# DDPG SIMPLE TAG PETTINGZOO

In [1]:
import ray
import time
import numpy as np
import scipy
import torch
import sklearn
import supersuit as ss
import matplotlib.pyplot as plt
import os
import cv2

%matplotlib inline

from ray import tune
from ray.rllib.algorithms.ddpg import DDPG
from ray.rllib.algorithms.ddpg import DDPGConfig
from ray.rllib.env.wrappers.pettingzoo_env import ParallelPettingZooEnv
from pettingzoo.mpe import simple_tag_v3



In [2]:
def env_creator():
    env = simple_tag_v3.parallel_env(num_good=2, num_adversaries=4, num_obstacles=2, max_cycles=25, continuous_actions=True, render_mode="rgb_array")
    env = ss.pad_observations_v0(env)
    env = ss.pad_action_space_v0(env)
    env = ss.frame_stack_v1(env, 3)
    env = ss.dtype_v0(env, np.float32)  # Ensure observations are float32
    return env

env = env_creator()
ray.init()

2024-11-11 08:37:12,141	INFO worker.py:1673 -- Started a local Ray instance.


0,1
Python version:,3.10.13
Ray version:,2.8.0


In [3]:
print("Observation Spaces:")
for agent in env.possible_agents:
    print(f"{agent}: {env.observation_space(agent)}")

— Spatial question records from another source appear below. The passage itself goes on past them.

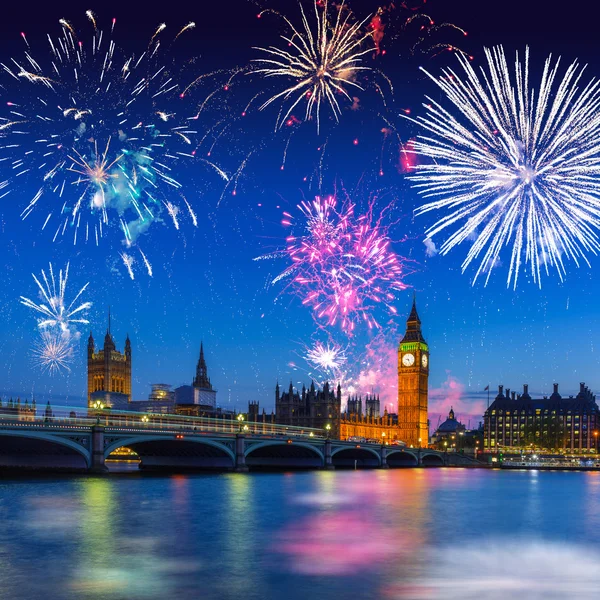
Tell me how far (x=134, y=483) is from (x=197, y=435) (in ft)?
48.0

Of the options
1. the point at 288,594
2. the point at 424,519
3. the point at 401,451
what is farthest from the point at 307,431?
the point at 288,594

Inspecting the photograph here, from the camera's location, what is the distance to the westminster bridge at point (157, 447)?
64756 millimetres

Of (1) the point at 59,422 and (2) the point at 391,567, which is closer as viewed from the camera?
(2) the point at 391,567

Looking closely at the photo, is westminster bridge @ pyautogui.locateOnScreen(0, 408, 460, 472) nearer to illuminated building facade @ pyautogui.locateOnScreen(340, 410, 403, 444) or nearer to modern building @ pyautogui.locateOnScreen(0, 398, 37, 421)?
modern building @ pyautogui.locateOnScreen(0, 398, 37, 421)

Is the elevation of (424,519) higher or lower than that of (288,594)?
lower

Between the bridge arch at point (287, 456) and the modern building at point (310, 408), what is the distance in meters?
52.8

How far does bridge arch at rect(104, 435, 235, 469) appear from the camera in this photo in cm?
8300

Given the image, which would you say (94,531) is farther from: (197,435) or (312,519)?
(197,435)

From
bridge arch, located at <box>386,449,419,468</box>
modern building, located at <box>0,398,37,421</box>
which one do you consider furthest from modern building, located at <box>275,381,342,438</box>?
modern building, located at <box>0,398,37,421</box>

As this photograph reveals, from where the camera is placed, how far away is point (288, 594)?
22.5 meters

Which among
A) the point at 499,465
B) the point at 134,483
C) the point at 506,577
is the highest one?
the point at 506,577

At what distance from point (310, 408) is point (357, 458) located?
42230mm

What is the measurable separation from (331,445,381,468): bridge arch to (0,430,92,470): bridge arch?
5696 centimetres

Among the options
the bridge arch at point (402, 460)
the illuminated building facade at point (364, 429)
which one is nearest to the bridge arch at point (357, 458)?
the bridge arch at point (402, 460)
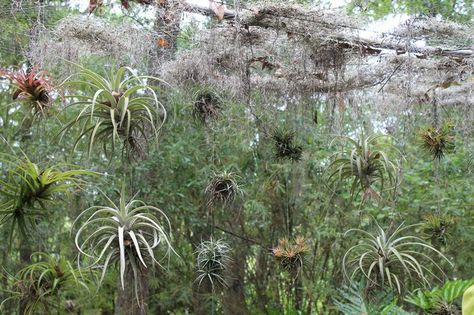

print("\nActual Observations:")
observations = env.reset()
for agent, obs in observations[0].items():
    print(f"{agent}: shape={obs.shape}, dtype={obs.dtype}, min={obs.min()}, max={obs.max()}")

Observation Spaces:
adversary_0: Box(-inf, inf, (66,), float32)
adversary_1: Box(-inf, inf, (66,), float32)
adversary_2: Box(-inf, inf, (66,), float32)
adversary_3: Box(-inf, inf, (66,), float32)
agent_0: Box(-inf, inf, (66,), float32)
agent_1: Box(-inf, inf, (66,), float32)

Actual Observations:
adversary_0: shape=(66,), dtype=float32, min=-1.3043397665023804, max=0.691358208656311
adversary_1: shape=(66,), dtype=float32, min=-1.670365333557129, max=0.970991313457489
adversary_2: shape=(66,), dtype=float32, min=-0.505263090133667, max=1.165102243423462
adversary_3: shape=(66,), dtype=float32, min=-0.49872809648513794, max=1.4474895000457764
agent_0: shape=(66,), dtype=float32, min=-0.8476895689964294, max=1.5410290956497192
agent_1: shape=(66,), dtype=float32, min=-1.1252126693725586, max=0.5451526641845703


In [4]:
for agent in env.possible_agents:
    print(agent, env.observation_space(agent))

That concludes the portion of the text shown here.